■ **Task**: Copy the rows below verbatim, starting at the line containing "this 1270×952 image." and ending at the line containing "detached spare tire [1064, 286, 1199, 583]".

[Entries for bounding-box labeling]
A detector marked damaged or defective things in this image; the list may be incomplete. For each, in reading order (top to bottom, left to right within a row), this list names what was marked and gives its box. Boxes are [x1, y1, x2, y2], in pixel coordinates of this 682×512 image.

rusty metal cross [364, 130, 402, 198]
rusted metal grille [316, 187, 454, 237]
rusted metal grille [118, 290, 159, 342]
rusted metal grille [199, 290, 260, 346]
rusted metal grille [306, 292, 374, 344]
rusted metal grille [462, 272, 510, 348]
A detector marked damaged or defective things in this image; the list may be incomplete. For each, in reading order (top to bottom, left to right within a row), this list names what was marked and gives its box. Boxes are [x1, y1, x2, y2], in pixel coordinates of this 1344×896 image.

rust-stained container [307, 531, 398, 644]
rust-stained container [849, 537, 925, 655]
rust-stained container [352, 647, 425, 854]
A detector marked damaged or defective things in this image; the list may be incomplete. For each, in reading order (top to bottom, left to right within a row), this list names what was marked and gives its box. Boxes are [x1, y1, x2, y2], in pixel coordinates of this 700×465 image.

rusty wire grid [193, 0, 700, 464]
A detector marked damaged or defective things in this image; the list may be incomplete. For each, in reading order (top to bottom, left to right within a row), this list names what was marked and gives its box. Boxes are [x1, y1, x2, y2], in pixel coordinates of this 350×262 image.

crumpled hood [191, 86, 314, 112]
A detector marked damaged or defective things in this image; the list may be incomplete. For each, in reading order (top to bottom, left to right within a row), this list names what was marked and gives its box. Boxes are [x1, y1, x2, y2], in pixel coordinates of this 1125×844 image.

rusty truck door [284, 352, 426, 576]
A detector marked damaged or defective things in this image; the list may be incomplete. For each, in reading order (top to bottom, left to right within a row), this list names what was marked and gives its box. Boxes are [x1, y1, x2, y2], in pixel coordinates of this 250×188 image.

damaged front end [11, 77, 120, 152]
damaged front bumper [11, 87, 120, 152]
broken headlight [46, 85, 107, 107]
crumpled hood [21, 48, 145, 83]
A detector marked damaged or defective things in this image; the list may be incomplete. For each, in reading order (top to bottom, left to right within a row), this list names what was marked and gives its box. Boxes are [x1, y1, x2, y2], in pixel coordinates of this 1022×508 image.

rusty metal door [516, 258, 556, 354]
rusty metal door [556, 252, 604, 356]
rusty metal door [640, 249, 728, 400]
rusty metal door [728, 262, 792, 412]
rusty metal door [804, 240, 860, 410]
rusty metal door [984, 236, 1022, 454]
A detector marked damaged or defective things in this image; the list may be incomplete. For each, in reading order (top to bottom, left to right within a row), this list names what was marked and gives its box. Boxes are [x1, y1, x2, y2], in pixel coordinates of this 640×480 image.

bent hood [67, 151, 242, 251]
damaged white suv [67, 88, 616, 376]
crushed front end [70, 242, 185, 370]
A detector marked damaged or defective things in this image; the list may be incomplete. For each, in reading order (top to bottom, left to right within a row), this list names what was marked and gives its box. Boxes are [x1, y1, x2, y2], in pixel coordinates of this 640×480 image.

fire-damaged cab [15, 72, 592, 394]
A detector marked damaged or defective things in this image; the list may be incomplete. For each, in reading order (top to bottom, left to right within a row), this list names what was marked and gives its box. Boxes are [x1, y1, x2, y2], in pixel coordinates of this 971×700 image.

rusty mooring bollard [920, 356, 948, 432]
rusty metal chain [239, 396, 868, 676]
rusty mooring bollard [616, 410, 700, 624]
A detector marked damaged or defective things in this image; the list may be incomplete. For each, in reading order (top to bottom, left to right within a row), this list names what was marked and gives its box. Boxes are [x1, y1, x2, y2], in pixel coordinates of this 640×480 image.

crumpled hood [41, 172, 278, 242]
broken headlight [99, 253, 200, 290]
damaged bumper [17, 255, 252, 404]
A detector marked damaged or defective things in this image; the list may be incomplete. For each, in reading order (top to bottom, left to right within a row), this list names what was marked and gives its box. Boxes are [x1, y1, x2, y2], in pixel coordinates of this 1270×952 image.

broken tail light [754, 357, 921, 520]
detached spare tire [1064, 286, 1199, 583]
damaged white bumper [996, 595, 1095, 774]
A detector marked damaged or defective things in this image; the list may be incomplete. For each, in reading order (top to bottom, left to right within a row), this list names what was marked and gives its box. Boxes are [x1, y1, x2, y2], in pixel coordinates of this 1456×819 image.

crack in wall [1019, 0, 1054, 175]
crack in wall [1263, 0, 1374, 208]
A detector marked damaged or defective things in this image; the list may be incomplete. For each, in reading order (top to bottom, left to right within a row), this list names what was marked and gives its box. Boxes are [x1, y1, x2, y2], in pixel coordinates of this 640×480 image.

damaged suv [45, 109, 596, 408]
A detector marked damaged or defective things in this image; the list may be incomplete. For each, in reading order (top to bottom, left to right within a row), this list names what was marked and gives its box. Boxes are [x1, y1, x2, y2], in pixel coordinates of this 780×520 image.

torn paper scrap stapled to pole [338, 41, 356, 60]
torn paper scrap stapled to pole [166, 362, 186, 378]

■ **Response below**:
A detector marked damaged or defective things in this image; the list may be incomplete. For each, in reading order (top to bottom, left to right within a row), this list names what was marked and gives its box. Boxes are [x1, y1, x2, y2], in pixel coordinates of this 1270×952 image.

broken tail light [754, 357, 921, 520]
detached spare tire [1064, 286, 1199, 583]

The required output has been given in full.